He then recalled how in the first serial he ever did with Khan, he played the role of a supporting character named Gohr e Nayab. And he took up that role after playing the main character in Kaala Jaadu. “So I think what I’m trying to say is, even after you play the hero, you can take on and be offered the role of minor characters,” he added.
Asked if he enjoyed working with Khan, Ashraf said, “Sarah is a very smart girl with zero antics, being on set with her is peaceful. She is only concerned with the scene she has to perform.”
However, the actor complained how people who critique the serial don’t even know what the serial is about, even after five episodes. “They’re still questioning why this or that is happening. I’ll make it easier for them. Raqs-e-Bismil is a story about people from two different worlds. One is Musa, who’s born and brought up in a hyper-conservative household. And then there’s Sarah’s Zohra, whose background is the kind that is frowned upon in our society.”

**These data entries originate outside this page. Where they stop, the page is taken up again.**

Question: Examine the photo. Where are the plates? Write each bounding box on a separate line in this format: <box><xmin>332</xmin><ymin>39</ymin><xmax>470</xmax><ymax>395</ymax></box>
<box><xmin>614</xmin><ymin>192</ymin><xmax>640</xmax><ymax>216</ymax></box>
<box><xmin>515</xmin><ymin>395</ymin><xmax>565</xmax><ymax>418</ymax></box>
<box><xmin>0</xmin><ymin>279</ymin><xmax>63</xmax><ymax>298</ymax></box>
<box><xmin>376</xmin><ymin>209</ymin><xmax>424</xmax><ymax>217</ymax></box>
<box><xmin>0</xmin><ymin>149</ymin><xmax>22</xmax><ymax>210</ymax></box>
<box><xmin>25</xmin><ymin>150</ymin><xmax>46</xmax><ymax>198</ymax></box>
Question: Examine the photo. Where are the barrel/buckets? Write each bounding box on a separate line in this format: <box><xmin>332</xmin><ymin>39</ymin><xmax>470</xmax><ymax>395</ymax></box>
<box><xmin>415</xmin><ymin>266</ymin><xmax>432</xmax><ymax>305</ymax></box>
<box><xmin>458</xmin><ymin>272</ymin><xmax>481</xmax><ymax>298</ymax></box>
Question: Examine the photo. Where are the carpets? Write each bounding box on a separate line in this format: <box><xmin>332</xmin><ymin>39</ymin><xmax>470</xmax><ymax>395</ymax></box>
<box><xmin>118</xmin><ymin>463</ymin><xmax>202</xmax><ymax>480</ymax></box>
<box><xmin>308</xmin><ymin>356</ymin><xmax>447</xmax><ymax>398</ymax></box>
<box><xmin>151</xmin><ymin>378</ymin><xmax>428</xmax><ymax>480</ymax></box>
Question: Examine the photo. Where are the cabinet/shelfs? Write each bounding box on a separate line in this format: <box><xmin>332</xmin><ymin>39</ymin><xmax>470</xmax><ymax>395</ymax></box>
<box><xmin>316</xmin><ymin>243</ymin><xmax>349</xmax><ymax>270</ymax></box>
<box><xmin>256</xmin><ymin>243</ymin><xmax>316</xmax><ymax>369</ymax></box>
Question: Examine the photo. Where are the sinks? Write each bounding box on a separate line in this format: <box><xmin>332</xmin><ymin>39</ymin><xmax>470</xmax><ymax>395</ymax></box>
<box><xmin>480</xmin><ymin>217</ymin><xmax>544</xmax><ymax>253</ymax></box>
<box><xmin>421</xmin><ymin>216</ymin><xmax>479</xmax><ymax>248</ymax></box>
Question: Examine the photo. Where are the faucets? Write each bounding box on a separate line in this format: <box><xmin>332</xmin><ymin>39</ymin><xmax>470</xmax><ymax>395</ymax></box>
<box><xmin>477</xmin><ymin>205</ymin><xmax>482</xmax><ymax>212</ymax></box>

“These parallels meet and there is no room for change in either,” he explains. “Musa is cold, he doesn’t respect women. For that reason, he is bad. But does that mean he does not have the right to learn how to respect women?” asked Ashraf, asserting that Raqse Bismil is also a story about that right to change.
But the actor is then asked if his characters’ stalking or what would qualify as street harassment habits – which are usually romanticised in dramas – are detrimental in real life. “Street harassment is wrong and it shouldn’t happen, but it happens. So how will you show that on television? And I know my character’s stalking qualifies as harassment, but he also tells the heroine that he never wanted to know the way to her house or meet alone. He just wanted to send a proposal. And I don’t think anybody should be denied the right of proposing.”
As for his success, which came solely through his acting prowess, Ashraf remarked that he never thought he’d be this successful, so he never dreamt of what he’d do once that success comes. “My eyes are still opening; the curtains are still lifting. But the struggle, everyone has to go through it,” he said humbly.
“I have seen adversity. More than half of the industry has had meray haath ki chai, they won’t remember that because I was just a boy who’d bring tea. But I have no complains because everyone goes through that grind,” he concluded.